On the ESP32-C3-DevKitM-1, the onboard RGB LED is used for basic device status:
- Blinking blue: Bluetooth advertising / not connected
- Blinking yellow: Bluetooth connected, Nunchuck not detected
- Solid green: Bluetooth connected
- Blinking red: Nunchuck I2C read failure
On the ESP32-C3 SuperMini environment, the common GPIO 8 blue LED is used instead:
- Slow blink: Bluetooth advertising / not connected
- Double blink: Bluetooth connected, Nunchuck not detected
- Solid on: Bluetooth connected
- Fast blink: Nunchuck I2C read failure
If your board uses a different LED pin or polarity, update kStatusLedPin, GOLDENJOY_STATUS_LED_RGB, or GOLDENJOY_STATUS_LED_ACTIVE_LOW.

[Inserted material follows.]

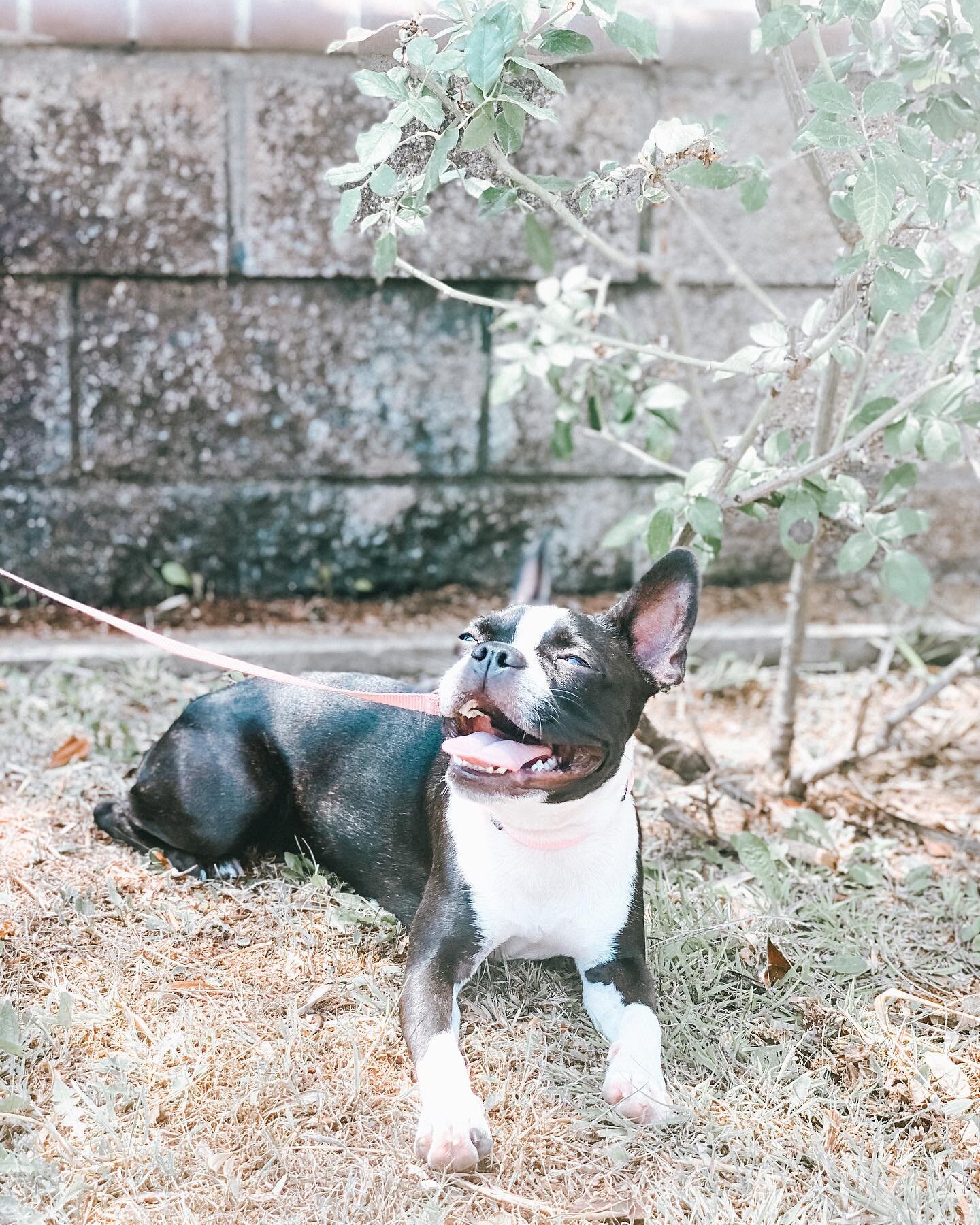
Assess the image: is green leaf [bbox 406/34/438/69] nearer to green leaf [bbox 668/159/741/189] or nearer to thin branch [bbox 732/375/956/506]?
green leaf [bbox 668/159/741/189]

The main tuning constants are near the top of src/main.cpp:
kDeadzone: raises or lowers the neutral area around the joystick centerkPointerGain: adjusts pointer speedkMaxStep: caps maximum movement per reportkInvertX/kInvertY: flips movement directionkZIsLeftClick/kCIsRightClick: changes button mapping behavior
The default tuning uses no deadzone so pointer movement starts immediately, with a moderate gain and movement cap for smoother control. Lower kPointerGain or kMaxStep to make the pointer calmer. Increase kDeadzone if the cursor drifts while the joystick is at rest.
This project uses PlatformIO:
python3 -m platformio run
python3 -m platformio run --target uploadFor an ESP32-C3 SuperMini, build or upload the esp32-c3-supermini environment:
python3 -m platformio run -e esp32-c3-supermini
python3 -m platformio run -e esp32-c3-supermini --target uploadAfter flashing, pair the device named GoldenJoy BLE Mouse from the host computer or tablet Bluetooth settings.
For older iPads that pair but do not move the pointer, use the legacy iPad SuperMini environment:
python3 -m platformio run -e esp32-c3-supermini-legacy-ipad
python3 -m platformio run -e esp32-c3-supermini-legacy-ipad --target uploadThis variant advertises as GoldenJoy iPad Mouse and uses a minimal 3-byte mouse report without a Report ID or scroll wheel.
If you previously paired an older firmware version, remove GoldenJoy Mouse or GoldenJoy BLE Mouse from Bluetooth settings before pairing again. iOS and iPadOS can cache BLE HID service details, so re-pairing after firmware changes matters.
For iPad, Apple documents Bluetooth mouse support on iPadOS 13.4 and later. Pair from Bluetooth settings, then move the joystick to show the circular pointer.
The firmware also publishes a Boot Mouse Input Report characteristic for older iPadOS releases that may be stricter about HID-over-GATT mouse compatibility.
For iPhone, connect the device through AssistiveTouch:
- Open Settings > Accessibility > Touch.
- Open AssistiveTouch > Devices > Bluetooth Devices.
- Select
GoldenJoy BLE Mouse. - Turn on AssistiveTouch so the pointer appears.
The firmware builds for esp32-c3-devkitm-1 and implements the basic mouse behavior. Real-world accessibility use will need person-specific tuning and hardware mounting work.
This project is licensed under the MIT License. See LICENSE for details.